I had heard that Korova coffee would be there, my mostfavoritest coffee shop, but all they had were giant pots of drip-brewed coffee that you had to pay for. Pshaw. The DJ was pretty good, granted, but the sum total of the experience was so limp.
Centered in the arena's stage, as well as at a smattering of pedestals around the floor, were these "models." They were dressed in various designers' best fares, and holding signs. The outfits were fine. A little over-trendy, but generally fine. But the hair and makeup? Holy god. It was like the makeup artists were trying to out-catwalk the catwalk. Aerosolled hair sticking out yards in various directions! Intentional frizz! Green streaky eyeshadow! Golden foundation!
Come on.
Clearly, we all know that San Diego is so the new Milan, but let's not ruin ourselves trying to inflict that opinion on others. They'll come around.
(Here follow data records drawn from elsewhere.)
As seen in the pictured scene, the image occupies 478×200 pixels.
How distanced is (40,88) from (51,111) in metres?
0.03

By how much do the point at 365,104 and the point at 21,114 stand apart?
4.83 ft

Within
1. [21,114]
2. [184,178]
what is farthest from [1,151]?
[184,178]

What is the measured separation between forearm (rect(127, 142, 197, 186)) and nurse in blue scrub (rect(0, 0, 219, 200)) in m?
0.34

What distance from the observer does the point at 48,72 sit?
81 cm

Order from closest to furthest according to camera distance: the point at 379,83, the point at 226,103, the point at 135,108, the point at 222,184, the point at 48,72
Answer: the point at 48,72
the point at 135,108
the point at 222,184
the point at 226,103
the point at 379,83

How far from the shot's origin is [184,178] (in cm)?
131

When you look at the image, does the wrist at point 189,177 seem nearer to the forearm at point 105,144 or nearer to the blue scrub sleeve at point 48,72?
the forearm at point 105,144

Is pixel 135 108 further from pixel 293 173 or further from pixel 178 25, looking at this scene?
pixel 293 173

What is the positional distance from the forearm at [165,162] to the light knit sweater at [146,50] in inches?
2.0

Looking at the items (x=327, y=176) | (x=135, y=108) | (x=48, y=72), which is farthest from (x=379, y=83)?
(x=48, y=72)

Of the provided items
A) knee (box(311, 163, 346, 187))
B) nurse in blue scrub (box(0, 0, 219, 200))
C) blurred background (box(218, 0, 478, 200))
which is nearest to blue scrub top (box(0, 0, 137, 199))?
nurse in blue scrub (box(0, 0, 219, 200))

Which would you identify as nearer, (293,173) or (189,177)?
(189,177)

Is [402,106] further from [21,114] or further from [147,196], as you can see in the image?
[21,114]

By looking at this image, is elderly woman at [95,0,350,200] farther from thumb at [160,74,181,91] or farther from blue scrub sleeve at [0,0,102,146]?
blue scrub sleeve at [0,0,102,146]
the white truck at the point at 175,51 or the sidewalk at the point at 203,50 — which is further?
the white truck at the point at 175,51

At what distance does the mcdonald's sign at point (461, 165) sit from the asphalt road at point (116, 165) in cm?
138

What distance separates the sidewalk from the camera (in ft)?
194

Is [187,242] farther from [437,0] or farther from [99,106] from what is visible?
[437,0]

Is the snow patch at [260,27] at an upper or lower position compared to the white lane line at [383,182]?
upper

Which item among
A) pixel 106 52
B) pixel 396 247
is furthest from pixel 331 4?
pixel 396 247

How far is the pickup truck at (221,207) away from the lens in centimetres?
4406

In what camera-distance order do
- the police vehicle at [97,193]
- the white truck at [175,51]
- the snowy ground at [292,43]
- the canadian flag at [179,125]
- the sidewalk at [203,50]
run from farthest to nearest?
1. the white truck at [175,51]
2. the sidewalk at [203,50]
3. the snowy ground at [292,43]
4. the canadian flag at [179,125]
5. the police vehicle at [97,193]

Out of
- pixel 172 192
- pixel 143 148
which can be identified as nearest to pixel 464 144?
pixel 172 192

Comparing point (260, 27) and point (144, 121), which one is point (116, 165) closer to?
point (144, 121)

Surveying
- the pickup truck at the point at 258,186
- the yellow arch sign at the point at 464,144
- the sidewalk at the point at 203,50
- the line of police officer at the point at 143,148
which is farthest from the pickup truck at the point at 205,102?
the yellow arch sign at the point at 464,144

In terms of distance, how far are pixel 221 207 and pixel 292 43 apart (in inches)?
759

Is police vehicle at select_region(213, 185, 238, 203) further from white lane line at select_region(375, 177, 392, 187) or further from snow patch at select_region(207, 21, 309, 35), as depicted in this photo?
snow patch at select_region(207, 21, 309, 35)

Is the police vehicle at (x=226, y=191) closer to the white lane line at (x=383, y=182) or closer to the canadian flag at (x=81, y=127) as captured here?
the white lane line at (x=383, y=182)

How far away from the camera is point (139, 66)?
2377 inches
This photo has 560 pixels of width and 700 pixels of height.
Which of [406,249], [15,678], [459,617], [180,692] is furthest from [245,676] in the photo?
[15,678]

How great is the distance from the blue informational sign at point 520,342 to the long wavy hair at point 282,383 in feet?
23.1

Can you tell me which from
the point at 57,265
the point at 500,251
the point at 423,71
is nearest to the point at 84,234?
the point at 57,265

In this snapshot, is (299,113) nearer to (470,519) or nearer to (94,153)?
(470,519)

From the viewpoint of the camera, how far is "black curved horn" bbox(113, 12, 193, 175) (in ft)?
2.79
What is fashion these days, anyway, other than frantic mimics of whatever the supposed it girls are wearing, plus outlandish hair and makeup? And where do the it girls get their material? Other it girls. Everyone in attendance at the show was dressed exactly the same. (With the notable exception of this sweet boy wearing cut-off 4" inseam daisy dukes and athletic socks peeking out of the top of his mid-calf cowboy boots.) Everyone else, however, looked like they were just copying whatever Sienna Miller or Nicole Richie or one of the other barbies were wearing in the last issue of People. They all had the same tapered leg dirty-look jeans with metalic-looking flats and layered long tanks and fat wooden bangle bracelets and layers of scarf-y things. You can't just add green eyeshadow and towering hair frizz to that and pretend it's some great beacon in the fashion world.
That's not style. That's doing what someone else is doing. Style can be inspired, sure. But a carbon copy doesn't involve any imagination, any uniqueness, or anything really that daring. Please note that I'm far from being daring or imaginative with my own fashion, but these people claim style, whereas I, on the other hand, fully admit to shopping at the mall sale racks.
Ergo, it was pretty disappointing and my maryjanes gave me an ugly blister on the walk home. Stupid fashion show.